Experiences like these were a big part of CUPSI. As a whole, the team found it to be a positive experience, despite the lower-than-expected level of team success.

“I think it actually made us closer as a team,” Binkovitz said. “It would be really easy for something like that to tear a team that was used to winning apart.”

Two of poets on the team, Shain and Rostad, received honors as individuals. Shain was named as one of three Best Individual Poets, and Rostad performed before the finals as part of a Best of the Rest showcase of poems from non-finalists chosen by the coaches.

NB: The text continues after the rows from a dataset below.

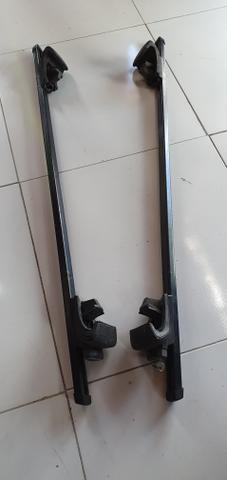 Thule Rack Teto - Foto 2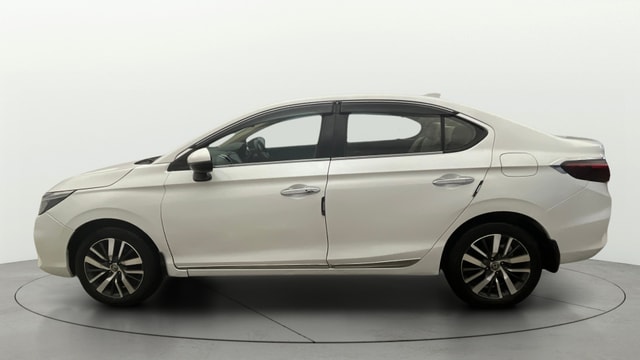 View Honda City ZX Image 6 Used Honda City ZX Image 6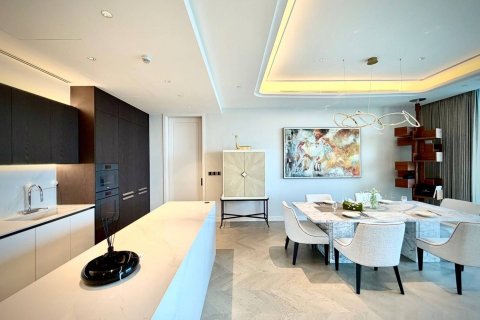 Penthouse in Bangkok, Thailand 3 bedrooms № 209667 - photo 4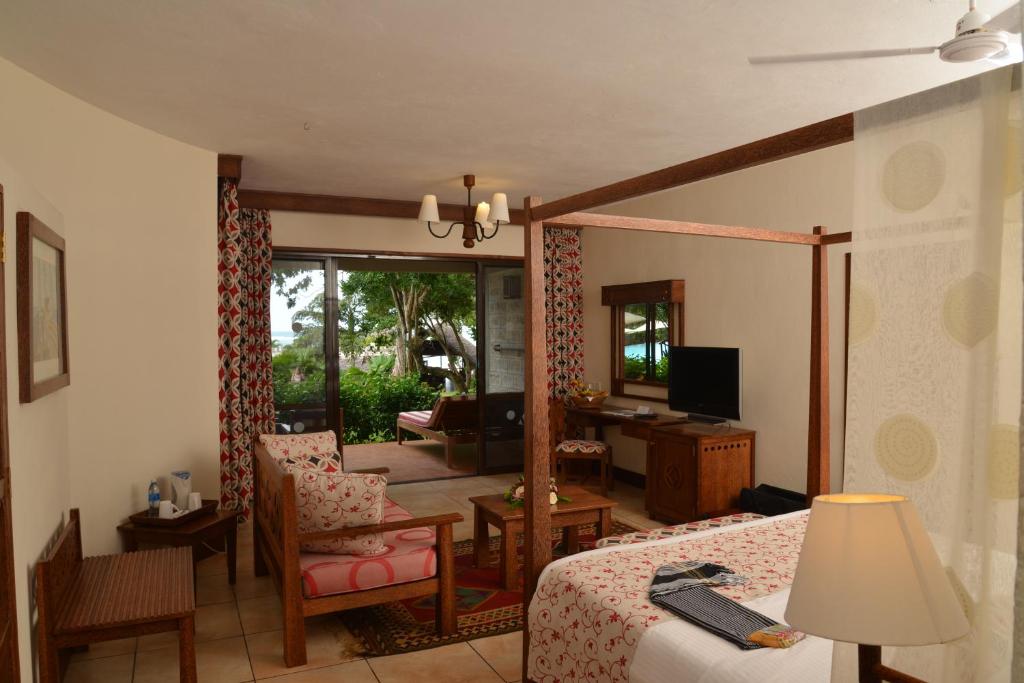 Baobab Beach Resort & Spa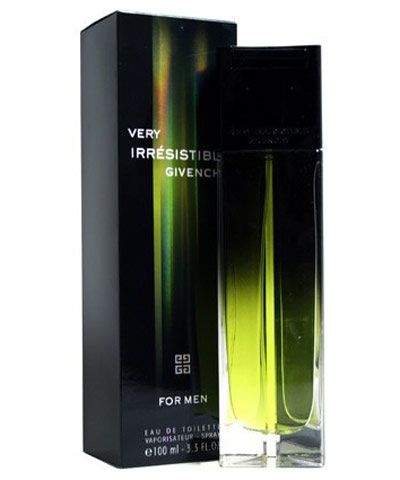 Very Irresistible For Men Givenchy(). - baseaspoy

Rostad performed a piece titled “A letter to JK Rowling from Cho Chang” and served as the sacrificial poet—a poet who performs prior to the main slam and allows the judges to calibrate their scores, judging the poems in the competition against the sacrificial poet’s performance.

“I went on right before the poets, after the feature—which was Patricia Smith, so that was really cool,” Rostad said.

Patricia Smith is an all-star in slam poetry. She’s been the national champion in slam poetry four times, and has been widely published in anthologies and her own works. Seeing her perform was an experience in itself for many of the poets.

“I was just staring open-mouthed pretty much the entire time,” Binkovitz said.

In describing Rostad’s poem, Shain said it is “hilarious for the first minute or so, then it’s real, then it gets really personal.”

Shain said watching her teammate perform was one of the best moments of CUPSI for her and the rest of MacSlams.

“I feel like in some ways our season culminated in that moment,” she said. “We couldn’t all be [on the final stage] but we got to send all our love to Rachel at once.”

Shain was one of three people awarded Best Individual Poet, out of more than 250 competitors. She wasn’t expecting the award, having only performed in one solo piece and one group piece throughout the competition. “I was on stage twice; I was so surprised,” she said. “It’s a huge honor.”

In winning the award, Shain was also part of a legacy for the state of Minnesota.

“I’m honored, and what’s really cool is I’m the fifth Minnesota person in a row to win at CUPSI,” she said. “We have a really strong community here that sends amazing people.”

The four winners prior to Shain from the state of Minnesota were Sierra DeMulder, Miles Walser, Michael Lee and Dylan Garity ’11.

It was one of the MacSlam poet’s first time attending CUPSI, and another poet’s last. Schminkey was the only first-year on the team and the only member who had not previously competed.

“It was entirely overwhelming and exciting,” she said. “After going through [CUPSI] I could understand why no one could describe it in a way that gave me an accurate picture.”

Martell is the team’s only senior. Though he is graduating this spring, he has no plans to stop slamming.

“I’m moving on to the adult scene,” Martell said. “It’s something I’ve been active in for a while, so I’m excited to really invest myself in going out for those teams. I’m sticking around the Twin Cities, so MacSlams also isn’t really getting rid of me.”

Martell sees MacSlams as an integral part of his college experience.

“Fours years in Mac Slams, and seeing the program grow and all the people grow within it has been incredible,” he said. “This group of people in its various manifestations has helped me through some really difficult things, and really made me the person I am today.”

The team performed in JBD on Thursday night, after press time. They will perform next in the newly opened student lounge, the Loch, on April 18 at 9:00p.m. It will likely be their last show of the season.